Pandemic Unemployment Boost Gone For Nearly 8% Of Population

Eleven states have now ended the expanded federal unemployment program early in an effort to reinvigorate the labor market.

Alabama, Idaho, Nebraska, New Hampshire, North Dakota, West Virginia, and Wyoming all stopped the program on Saturday, joining Alaska, Iowa, Mississippi, and Missouri to bring the benefits to an early conclusion last weekend. That means about 8% of the total U.S. population has phased out of the pandemic-era assistance ahead of schedule — a number that reportedly amounts to about 417,000 workers currently receiving the $300 payments.

The supercharged benefits program gives unemployed Americans $300 per week on top of whatever their state already provides. The expanded benefits were intended to help those sidelined by the pandemic, although some economists and lawmakers fear it has incentivized unemployment.

The entire expanded unemployment benefits program is set to end on Labor Day. However, a total of about two dozen states (including those that have already stopped providing payments) announced early sunsets.

While demand is roaring back as vaccines go into arms, the labor market is struggling to keep up.

The economy fell slightly short of expectations last month, adding 559,000 new jobs, which was below the 650,000-consensus level. The month before jolted economists when only 278,000 jobs were added, a figure falling way below predictions of nearly 1 million new jobs.
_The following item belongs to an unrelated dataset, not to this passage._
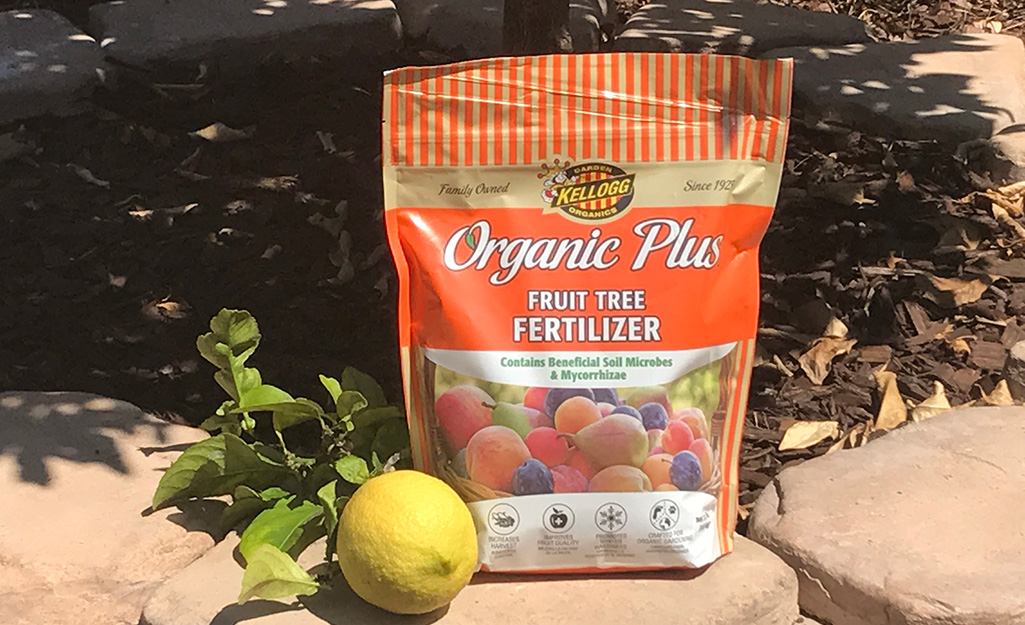 A bag of organic fruit tree fertilizer sitting outside under a tree with a lemon and some leaves beside it.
Some employers have also complained about finding workers to fill openings, especially for jobs that pay lower wages. The national average of statewide unemployment insurance before the pandemic was $387 per week, meaning unemployed people in America are now netting $687 on average with the $300 expansion — that equates to a $17.17 hourly wage, more than double the federal minimum wage.

“The government is actually hurting more than it’s helping in this area of getting people back to work because they’ve had [this] extended unemployment insurance a bonus, $300 per week,” Rachel Greszler, an economics research fellow with the Heritage Foundation, recently told the Washington Examiner. “We’re hearing from employers across the country that their biggest problem is just getting the workers that they need to ramp their businesses back up.”

There has been a bit of a shift in tone from the Biden administration about early end dates. In early May, President Joe Biden defended the increased funds as a “lifeline” for millions and said, “We don’t see much evidence,” that people are opting to collect unemployment rather than find jobs. But in a speech this month, he highlighted the temporary nature of the payments and said it “makes sense” they end in 90 days.

While some Democrats on Capitol Hill vowed to stop states from cutting the expanded unemployment benefits, the White House affirmed this month it would not oppose states that want to cut the program’s cord early. White House press secretary Jen Psaki recently said governors “have every right” to end them.

“It is important for people to understand, factually, that the president, no one from the administration, has ever proposed making these permanent or doing it over the long term,” she said during a press conference.

A recent study by employment website Indeed found that job search activity rose, relative to the national trend, in the states opting out of the program. A state’s share of national clicks, on average, was up 3%-4% from the day of the announcement to three days later, the study found. Search activity settled back down after that.

The next states set to end the program early are Arkansas, Florida, Georgia, Ohio, Oklahoma, South Dakota, Texas, and Utah on June 26. Montana will end the benefits on June 27, South Carolina on June 30, Maryland and Tennessee on July 3, Arizona on July 10, and Indiana on July 19.

“While these federal programs provided important temporary relief, vaccines and jobs are now in good supply,” said Maryland Gov. Larry Hogan in a statement. “And we have a critical problem where businesses across our state are trying to hire more people, but many are facing severe worker shortages.”